The logic there is clear. The Arduino organisation does not/ can not prevent imitations - "clones" - of its circuits being manufactured and sold, so neither would it affect you doing just that. There is a concern about copyright of the Arduino name being applied to such clones.

Now there are licensing and copyright considerations regarding selling the firmware derived from the Arduino IDE and its incorporated libraries, which is another matter.

horace:
would it me simpler to design a PCB with a socket for a daughter board which can take a Pro Mini?

This is always a very sensible approach to low-volume production.

The worst that could happen is that some customer might complain that you haven’t obeyed the “share alike” clause of the Arduino OSHW design, and you’d have to make your design “open source” (perhaps a good reason for keeping it as a separate board.) OTOH, that clause seems to be widely disobeyed, and in fact most of the Arduino boards are so trivial that attaching a license to them at all is a bit like that time that UCB tried to put a copyright header on the “false” shell script…

Paul__B:
The logic there is clear.
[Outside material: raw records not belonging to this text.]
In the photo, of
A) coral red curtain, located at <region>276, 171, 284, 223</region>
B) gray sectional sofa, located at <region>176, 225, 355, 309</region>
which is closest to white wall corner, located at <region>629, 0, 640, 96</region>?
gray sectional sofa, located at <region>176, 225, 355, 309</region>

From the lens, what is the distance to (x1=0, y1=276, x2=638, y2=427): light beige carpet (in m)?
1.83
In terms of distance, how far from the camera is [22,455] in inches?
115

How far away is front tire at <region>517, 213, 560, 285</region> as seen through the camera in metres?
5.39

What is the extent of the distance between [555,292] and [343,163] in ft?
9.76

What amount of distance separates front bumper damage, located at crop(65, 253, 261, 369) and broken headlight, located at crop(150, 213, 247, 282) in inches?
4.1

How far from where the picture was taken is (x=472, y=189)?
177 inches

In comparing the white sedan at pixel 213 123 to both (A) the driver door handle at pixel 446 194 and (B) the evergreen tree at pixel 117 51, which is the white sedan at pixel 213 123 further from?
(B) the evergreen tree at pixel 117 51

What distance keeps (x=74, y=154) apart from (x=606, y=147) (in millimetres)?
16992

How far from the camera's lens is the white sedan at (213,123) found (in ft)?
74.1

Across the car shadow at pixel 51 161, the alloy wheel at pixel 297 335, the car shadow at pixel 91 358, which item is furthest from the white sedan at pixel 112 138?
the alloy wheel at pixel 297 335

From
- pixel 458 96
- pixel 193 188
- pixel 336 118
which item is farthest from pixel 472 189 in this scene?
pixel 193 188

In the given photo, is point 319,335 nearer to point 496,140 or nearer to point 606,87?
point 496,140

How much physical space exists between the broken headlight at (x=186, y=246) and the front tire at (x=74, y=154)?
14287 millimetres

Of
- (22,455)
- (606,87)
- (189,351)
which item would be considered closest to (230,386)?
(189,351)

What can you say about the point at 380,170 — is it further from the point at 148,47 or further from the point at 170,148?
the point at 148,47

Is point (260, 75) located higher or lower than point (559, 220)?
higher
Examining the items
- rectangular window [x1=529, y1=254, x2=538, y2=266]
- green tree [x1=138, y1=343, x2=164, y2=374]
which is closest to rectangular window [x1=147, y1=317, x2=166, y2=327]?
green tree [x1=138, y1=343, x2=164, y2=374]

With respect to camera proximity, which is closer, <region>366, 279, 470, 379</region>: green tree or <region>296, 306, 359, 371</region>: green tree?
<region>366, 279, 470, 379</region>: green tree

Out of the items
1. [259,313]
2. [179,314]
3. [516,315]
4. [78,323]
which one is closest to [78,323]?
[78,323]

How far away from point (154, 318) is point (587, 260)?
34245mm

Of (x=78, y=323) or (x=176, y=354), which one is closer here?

The Arduino organisation does not/ can not prevent imitations - "clones" - of its circuits being manufactured and sold, so neither would it affect you doing just that. There is a concern about copyright of the Arduino name being applied to such clones.

Now there are licensing and copyright considerations regarding selling the firmware derived from the Arduino IDE and its incorporated libraries, which is another matter.
This is always a very sensible approach to low-volume production.

Well, I mis-read it, actually that section is about releasing the modified Eagle board files. The implication is that you must make the modified board files available. It's not clear whether that applies only to your customers, or whether it has to be public. Maybe that information is in the license. Obviously making it public covers both. Nothing is said in that section about the Arduino name.

Honestly, there is so little going on on the average board, that it seems pointless to me, not to just embed the processor in your PCB design. I'm sure there is ample documentation from Microchip about how to do that.

Thanks everyone! I think i'll just go with designing a new board since any way we have to make changes to the Arduino.

Thanks!!!

sanjeet_k:
Thanks everyone! I think i'll just go with designing a new board since any way we have to make changes to the Arduino.

Thanks!!!

Be sure your design can stand up to the vibration in your aircraft.

Paul

it seems you can copy the hardware without any concerns. you do not have to use the Eagle files, you can make your own. there are lots of schematics of the Arduino UNO and even some improvements. all without royalties, without license and without you having to release your schematic.

The big concern is software and libraries. Many of the popular libraries are free to use for hobbiests, but are not free for commercial use.